Cisco has also published a security advisory on the topic, highlighting that there's no indication that BlackTech leverages a vulnerability in its products or a stolen certificate to sign its malware.

Also, Cisco notes that the attack method that involves downgrading the firmware to bypass security measures only applies to older, legacy products.

The targeting of network devices has seen an uptick over the past year, with Chinese-aligned threat actors also targeting Fortinet, TP-Link, and SonicWall network devices with custom malware.

The US, UK, and Cisco warned in April of attacks on Cisco iOS devices by the Russian APT28 (Fancy Bear, STRONTIUM) state-sponsored hacking group, which deployed custom malware to steal data and pivot to internal devices.

As edge network devices do not commonly support EDR (Endpoint Detection and Response) security solutions, they are prime targets for threat actors to use for data theft and initial access to a network.

"There's a recurring theme of continued China-nexus cyber espionage focus on network appliances, IOT devices, etc. that don't support EDR solutions," Mandiant CTO Charles Carmakal told BleepingComputer in May.

Therefore, network admins must install all available security patches on edge devices as soon as they become available and not publicly expose management consoles.

 

[laksaboy]

Should have thought of this day before letting that trashy country join the WTO in 2001. You lusted for the 'big China market' and cheap China sweatshops to manufacture your crap.

And fuck you Jewish globalists/bankers, who are the biggest CCP cheerleaders. LKY's buddy Kissinger, BlackRock's Larry Fink etc.

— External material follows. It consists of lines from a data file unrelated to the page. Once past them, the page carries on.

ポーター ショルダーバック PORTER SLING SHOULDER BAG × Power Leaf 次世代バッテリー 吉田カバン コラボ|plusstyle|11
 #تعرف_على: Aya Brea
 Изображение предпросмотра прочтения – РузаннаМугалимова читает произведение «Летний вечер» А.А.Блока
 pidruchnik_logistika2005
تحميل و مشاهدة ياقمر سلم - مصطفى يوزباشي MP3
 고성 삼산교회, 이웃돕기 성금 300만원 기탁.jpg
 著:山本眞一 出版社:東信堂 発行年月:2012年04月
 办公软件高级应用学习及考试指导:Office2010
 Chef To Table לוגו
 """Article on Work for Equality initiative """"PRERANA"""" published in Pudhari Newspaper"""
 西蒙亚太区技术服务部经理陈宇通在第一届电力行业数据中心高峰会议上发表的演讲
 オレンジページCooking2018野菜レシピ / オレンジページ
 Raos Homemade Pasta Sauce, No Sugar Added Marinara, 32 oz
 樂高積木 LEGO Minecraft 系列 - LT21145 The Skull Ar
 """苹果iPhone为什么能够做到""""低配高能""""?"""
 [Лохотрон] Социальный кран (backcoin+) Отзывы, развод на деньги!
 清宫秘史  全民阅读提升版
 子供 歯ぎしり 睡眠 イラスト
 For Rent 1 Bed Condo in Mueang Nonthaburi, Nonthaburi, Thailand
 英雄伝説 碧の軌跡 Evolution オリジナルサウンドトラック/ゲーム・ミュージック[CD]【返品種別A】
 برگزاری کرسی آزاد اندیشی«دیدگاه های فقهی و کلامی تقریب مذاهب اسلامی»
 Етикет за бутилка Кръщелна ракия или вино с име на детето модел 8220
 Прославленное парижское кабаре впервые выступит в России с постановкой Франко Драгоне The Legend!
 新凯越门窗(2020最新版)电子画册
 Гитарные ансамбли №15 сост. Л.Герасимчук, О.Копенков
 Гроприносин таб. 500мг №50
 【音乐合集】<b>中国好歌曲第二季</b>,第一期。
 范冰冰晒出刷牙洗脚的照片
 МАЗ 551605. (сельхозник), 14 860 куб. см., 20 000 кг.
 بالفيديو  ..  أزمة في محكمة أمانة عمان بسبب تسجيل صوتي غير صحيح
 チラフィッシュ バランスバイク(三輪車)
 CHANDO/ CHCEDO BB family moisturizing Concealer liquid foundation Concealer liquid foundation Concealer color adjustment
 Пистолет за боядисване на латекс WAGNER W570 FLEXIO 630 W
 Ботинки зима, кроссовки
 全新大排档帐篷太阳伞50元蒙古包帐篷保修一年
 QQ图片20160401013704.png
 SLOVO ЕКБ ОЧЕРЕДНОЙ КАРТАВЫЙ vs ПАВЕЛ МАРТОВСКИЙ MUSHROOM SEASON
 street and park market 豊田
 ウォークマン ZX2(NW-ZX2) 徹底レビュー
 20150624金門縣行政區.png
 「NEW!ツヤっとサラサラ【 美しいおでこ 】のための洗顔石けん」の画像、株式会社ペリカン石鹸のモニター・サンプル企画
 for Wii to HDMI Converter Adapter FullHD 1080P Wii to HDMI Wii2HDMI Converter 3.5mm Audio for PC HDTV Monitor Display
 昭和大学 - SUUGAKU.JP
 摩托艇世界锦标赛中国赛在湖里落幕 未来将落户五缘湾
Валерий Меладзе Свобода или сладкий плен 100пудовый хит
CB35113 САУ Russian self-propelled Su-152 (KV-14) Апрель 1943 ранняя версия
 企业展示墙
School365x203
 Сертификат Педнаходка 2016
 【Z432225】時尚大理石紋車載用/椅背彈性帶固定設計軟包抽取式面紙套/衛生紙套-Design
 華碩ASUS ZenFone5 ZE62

https://jewishjournal.com/news/worldwide/179731/

https://www.timesofisrael.com/how-a...kbone-of-revolutionary-chinas-medical-system/

https://www.haaretz.com/2012-07-27/...with-mao/0000017f-f082-d8a1-a5ff-f08aa3230000

https://forward.com/schmooze/159051/a-jew-in-maos-china/

A Jew in Mao's China

Until I saw the documentary “The Revolutionary” at the Philadelphia Independent Film Festival, I mistakenly thought that China during the revolutionary period was one country that had not felt the Jewish embrace. In fact, 85 to 90% of the foreigners helping the Chinese at the time of the Communist takeover were Jewish. This included the daughter of the founder of the brokerage firm Goldman Sachs, who left the comfort of her Park Avenue home to assist the Chinese.

 

[Betsycrant]

Cybersecurity incident readiness is about preventing breaches and being prepared for the worst-case scenarios. For instance, having a solid cyber security incident readiness ir service in place can be a game-changer because, let's face it, no matter how many precautions we take, there's always a chance of something slipping through the cracks. I particularly resonate with the point about educating users. It's not just about fortifying our defenses but also empowering the people who interact with our platform. Cyber security is a shared responsibility, after all. So, kudos on highlighting that.